QUOTED TEXT:
The Evolution of Language and Two Models of Linguistic Communication
Coded communication functions best when interlocutors share exactly the same code. Any difference between the communicator’s code and that of the hearer is, on the other hand, a source of possible error in the communication process. Under these conditions, a mutation affecting an individual’s language faculty places her at the risk of internalizing a code that is different from that of her conspecifics on the basis of the same linguistic data. This mismatch of codes would be detrimental to the individual’s ability to communicate. It would be counter-adaptive.
More generally, since a code must be shared by a population in order to be advantageous, evolution cannot easily “experiment” with modifications whose anyhow low chance of being advantageous could not verified until the modification was sufficiently widespread. The most plausible modifications are additions of new signals to the code (for example, a signal of alarm for a new species of predators in the environment)—additions that do not modify the structure of the pre-existing code. The very modest size of codes in animal communication suggests that these additions are themselves quite rare. Indeed, animal communication codes which, unlike human languages, really function according to the code model, are typically small and highly stable within a given species. The great majority of them involve no learning, and when learning is involved, as in the case of songbirds, it usually concerns only a single signal that must be learned since it serves for distinguishing between local populations of the same species.
In the case of inferential communication, the situation is quite different. The success of inferential communication does not require that the communicator and the audience have the same semantic representation of the utterance. It suffices that the utterance, however they may represent it, be seen as evidence for the same conclusion. Take, for example, the following trivial dialogue:
Pierre: I’m beat!
Marie: Ok, let’s go back home.
It is of little importance whether the meaning that Pierre and Marie associate with the word “beat” is the same. It may be that, for Pierre, “beat” means an extreme fatigue, while for Marie, “beat” is simply a synonym of “tired”. In any event, Pierre says, “I’m beat,” not in order to indicate a degree of fatigue that this term might encode, but in order to indicate contextually both his wish to return home and the reason for it, namely his fatigue. The level of fatigue that may justify one’s desire to return home depends on the situation: it is not the same at a party among friends, while taking a stroll, or at work. In Pierre’s utterance, then, “beat” indicates the level of fatigue which, in the situation of the utterance, is relevant in that it justifies Pierre’s wish.
It is not necessary that the codes between interlocutors be identical; nor is it sufficient. Consider the following dialogue:
Pierre: Can you fix my watch?
Watchmaker: That will take some time.

Records from a collection
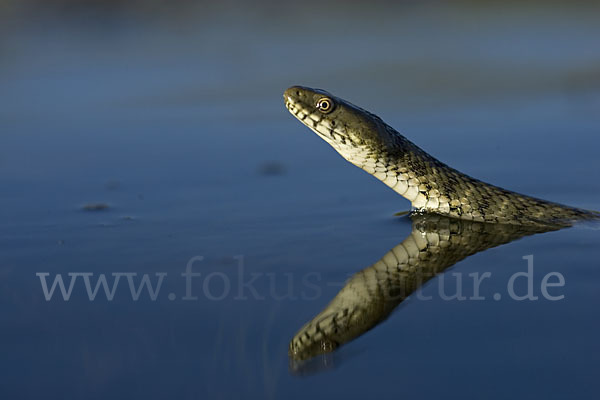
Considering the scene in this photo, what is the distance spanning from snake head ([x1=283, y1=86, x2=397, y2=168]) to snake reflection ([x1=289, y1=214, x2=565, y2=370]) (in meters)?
0.57

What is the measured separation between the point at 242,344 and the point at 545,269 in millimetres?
1815

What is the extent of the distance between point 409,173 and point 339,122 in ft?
2.03

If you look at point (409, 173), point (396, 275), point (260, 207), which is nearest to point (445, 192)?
point (409, 173)

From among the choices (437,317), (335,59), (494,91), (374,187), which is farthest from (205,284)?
(335,59)

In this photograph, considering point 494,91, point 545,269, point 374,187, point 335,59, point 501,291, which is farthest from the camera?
point 335,59

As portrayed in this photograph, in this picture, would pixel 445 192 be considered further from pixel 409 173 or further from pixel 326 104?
pixel 326 104

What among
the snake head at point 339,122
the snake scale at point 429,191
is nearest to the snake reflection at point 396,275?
the snake scale at point 429,191

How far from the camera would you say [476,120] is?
865cm

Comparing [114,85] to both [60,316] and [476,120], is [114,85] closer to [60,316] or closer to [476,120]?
[476,120]

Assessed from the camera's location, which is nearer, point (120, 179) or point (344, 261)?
point (344, 261)

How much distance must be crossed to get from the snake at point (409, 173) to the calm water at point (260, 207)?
0.27 metres

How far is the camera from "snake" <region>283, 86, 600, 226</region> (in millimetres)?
5512

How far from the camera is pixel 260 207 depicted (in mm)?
5699

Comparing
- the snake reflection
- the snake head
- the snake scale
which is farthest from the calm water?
the snake head
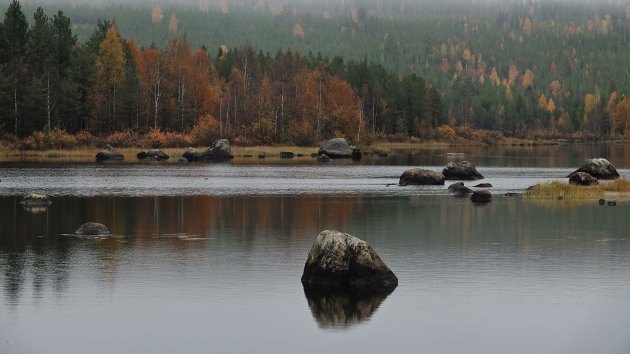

WHAT THIS EXERCISE ASKS:
1. In the passage on language evolution, condense the paragraph beginning "Coded communication functions best" into a shorter version that keeps its main facts.
2. Carry on the passage on language evolution from its final line.
The records have no role in this work.

RESULTS FOR EACH TASK:
1. Coded communication works best when communicator and hearer share exactly the same code, and any difference between their codes can cause errors. A mutation in an individual's language faculty could therefore lead that individual to internalize a code different from that of conspecifics from the same linguistic data. Such a mismatch would harm the individual's ability to communicate, making the mutation counter-adaptive.

2.
The semantics of “will take some time” is trivial (or in any case, let us suppose that it is, and in the same manner, for Pierre and the watchmaker): everything that has non-zero duration takes time. Yet, in uttering this truism, the watchmaker sets Pierre along the way to a relevant interpretation. It is indeed a matter of time, and repairing the watch will take a certain amount of time to which it is relevant to draw Pierre’s attention. If Pierre expects that the time for repair will be at least one week, he will understand “It will take some time” as meaning that the repair will take several weeks. If the watchmaker, for his part, thinks that Pierre expects the repair to be done the same day, he will express himself as he did in order to say that the repair will be a matter of days rather than hours. That the words “to take”, “some” and “time” have the same meaning in their lexicon does not protect them from the possibility of misunderstanding.
According to the inferential model, the near identity of the interlocutors’ codes is not necessary in order for them to best communicate. In these conditions, a mutation affecting the language faculty and causing the mutant’s grammar to diverge from that of her interlocutors is not necessarily detrimental to her ability to communicate. As we will now show, such a mutation may even be advantageous.
In particular, a language faculty leading to the internalization of a grammar that attributes more structure to utterances than they superficially realize (one that, for example, projects onto them unexpressed constituents) could facilitate inferential comprehension.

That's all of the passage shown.